Transcribed page contents:
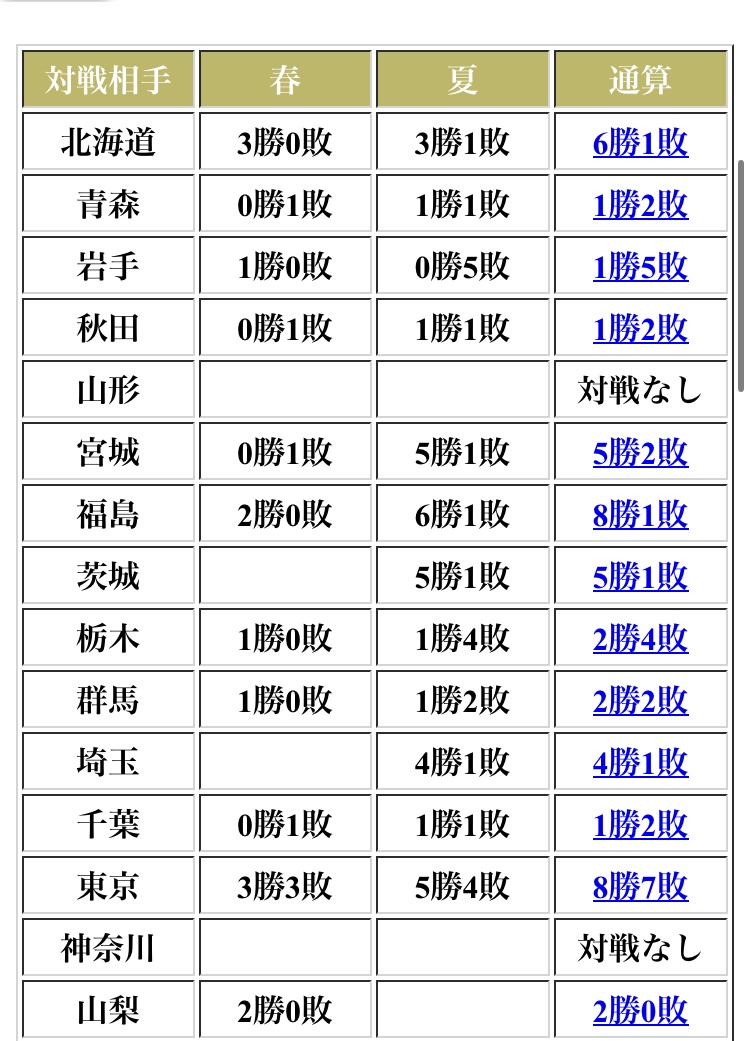 | 対戦相手 | 春 | 夏 | 通算 |
|---|---|---|---|
| 北海道 | 3勝0敗 | 3勝1敗 | 6勝1敗 |
| 青森 | 0勝1敗 | 1勝1敗 | 1勝2敗 |
| 岩手 | 1勝0敗 | 0勝5敗 | 1勝5敗 |
| 秋田 | 0勝1敗 | 1勝1敗 | 1勝2敗 |
| 山形 | | | 対戦なし |
| 宮城 | 0勝1敗 | 5勝1敗 | 5勝2敗 |
| 福島 | 2勝0敗 | 6勝1敗 | 8勝1敗 |
| 茨城 | | 5勝1敗 | 5勝1敗 |
| 栃木 | 1勝0敗 | 1勝4敗 | 2勝4敗 |
| 群馬 | 1勝0敗 | 1勝2敗 | 2勝2敗 |
| 埼玉 | | 4勝1敗 | 4勝1敗 |
| 千葉 | 0勝1敗 | 1勝1敗 | 1勝2敗 |
| 東京 | 3勝3敗 | 5勝4敗 | 8勝7敗 |
| 神奈川 | | | 対戦なし |
| 山梨 | 2勝0敗 | | 2勝0敗 |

- _Goal of the exercise_
Restate it all word for word: every record, no pictures.

- _Answer box_
 | 対戦相手 | 春 | 夏 | 通算 |
|---|---|---|---|
| 北海道 | 3勝0敗 | 3勝1敗 | 6勝1敗 |
| 青森 | 0勝1敗 | 1勝1敗 | 1勝2敗 |
| 岩手 | 1勝0敗 | 0勝5敗 | 1勝5敗 |
| 秋田 | 0勝1敗 | 1勝1敗 | 1勝2敗 |
| 山形 | | | 対戦なし |
| 宮城 | 0勝1敗 | 5勝1敗 | 5勝2敗 |
| 福島 | 2勝0敗 | 6勝1敗 | 8勝1敗 |
| 茨城 | | 5勝1敗 | 5勝1敗 |
| 栃木 | 1勝0敗 | 1勝4敗 | 2勝4敗 |
| 群馬 | 1勝0敗 | 1勝2敗 | 2勝2敗 |
| 埼玉 | | 4勝1敗 | 4勝1敗 |
| 千葉 | 0勝1敗 | 1勝1敗 | 1勝2敗 |
| 東京 | 3勝3敗 | 5勝4敗 | 8勝7敗 |
| 神奈川 | | | 対戦なし |
| 山梨 | 2勝0敗 | | 2勝0敗 |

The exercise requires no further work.